I hope to save people in the seacoast area some trouble. There's a Nashua N18 (the smallest one they made) for sale in Eliot Maine. It's listed as "Large Nashua" "When 1/4" steel was used" and having "Great heat output". I didn't really need one, but since it was so close to where I live, I thought it would be fun to check out.
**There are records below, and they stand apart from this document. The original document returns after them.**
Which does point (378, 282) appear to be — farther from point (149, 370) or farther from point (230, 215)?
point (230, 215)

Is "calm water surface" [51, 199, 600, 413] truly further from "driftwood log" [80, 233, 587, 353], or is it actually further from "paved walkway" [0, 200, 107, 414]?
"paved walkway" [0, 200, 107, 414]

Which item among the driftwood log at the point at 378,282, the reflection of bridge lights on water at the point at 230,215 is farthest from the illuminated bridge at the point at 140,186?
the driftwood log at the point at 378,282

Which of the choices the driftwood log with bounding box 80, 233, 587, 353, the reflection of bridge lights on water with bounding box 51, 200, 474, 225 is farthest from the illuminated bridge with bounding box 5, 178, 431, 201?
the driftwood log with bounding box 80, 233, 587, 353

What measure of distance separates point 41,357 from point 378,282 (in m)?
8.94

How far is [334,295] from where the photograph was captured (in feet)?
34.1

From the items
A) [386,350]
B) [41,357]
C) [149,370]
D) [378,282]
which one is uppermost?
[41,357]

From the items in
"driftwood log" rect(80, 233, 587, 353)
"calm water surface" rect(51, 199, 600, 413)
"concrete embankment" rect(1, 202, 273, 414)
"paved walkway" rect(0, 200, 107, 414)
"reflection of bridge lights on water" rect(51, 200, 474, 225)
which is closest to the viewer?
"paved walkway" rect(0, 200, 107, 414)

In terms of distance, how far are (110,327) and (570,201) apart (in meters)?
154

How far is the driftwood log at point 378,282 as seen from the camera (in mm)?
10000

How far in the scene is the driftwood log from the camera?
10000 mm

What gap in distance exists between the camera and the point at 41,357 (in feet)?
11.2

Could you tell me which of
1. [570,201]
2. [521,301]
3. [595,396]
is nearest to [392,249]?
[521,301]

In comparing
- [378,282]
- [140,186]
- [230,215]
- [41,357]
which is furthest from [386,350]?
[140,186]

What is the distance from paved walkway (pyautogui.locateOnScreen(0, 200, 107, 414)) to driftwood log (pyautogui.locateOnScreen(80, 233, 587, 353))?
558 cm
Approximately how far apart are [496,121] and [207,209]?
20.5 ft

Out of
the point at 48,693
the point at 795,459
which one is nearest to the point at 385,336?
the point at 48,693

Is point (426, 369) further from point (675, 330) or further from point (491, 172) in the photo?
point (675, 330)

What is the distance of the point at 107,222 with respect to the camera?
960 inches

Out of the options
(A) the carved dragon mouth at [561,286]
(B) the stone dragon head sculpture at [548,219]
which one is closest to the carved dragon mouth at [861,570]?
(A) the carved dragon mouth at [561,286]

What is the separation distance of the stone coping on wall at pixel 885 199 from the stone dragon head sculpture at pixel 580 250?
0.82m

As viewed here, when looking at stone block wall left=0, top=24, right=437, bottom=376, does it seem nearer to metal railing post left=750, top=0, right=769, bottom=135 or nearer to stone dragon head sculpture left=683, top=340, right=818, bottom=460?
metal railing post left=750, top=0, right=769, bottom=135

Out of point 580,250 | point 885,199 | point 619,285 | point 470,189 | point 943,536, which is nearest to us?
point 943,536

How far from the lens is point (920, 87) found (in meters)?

If you're looking for a stove, don't bother with this one. 

Before heading over, I asked the guy if it had any cracks or was warped etc. He said it was in great condition. No cracks or warping. He just got another stove and wanted to get rid of this one. Great! Let's check it out. Upon arriving, and seeing the stove from 10 feet, I knew otherwise. The top was deeply pitted and the whole stove had a nice thick and fresh coat of stove paint.

He then showed me a box of new stove bricks. He had taken out the old ones and "hadn't gotten around to putting in the new ones". As he was showing them to me he said that he spoke to the manufacturer to make sure that they were the correct ones. I said "You spoke to the manufacturer?" he replied "Yup" I responded "How'd you do that? They've been out of business since the 80's." He tried to cover his tracks by saying he went on the internet.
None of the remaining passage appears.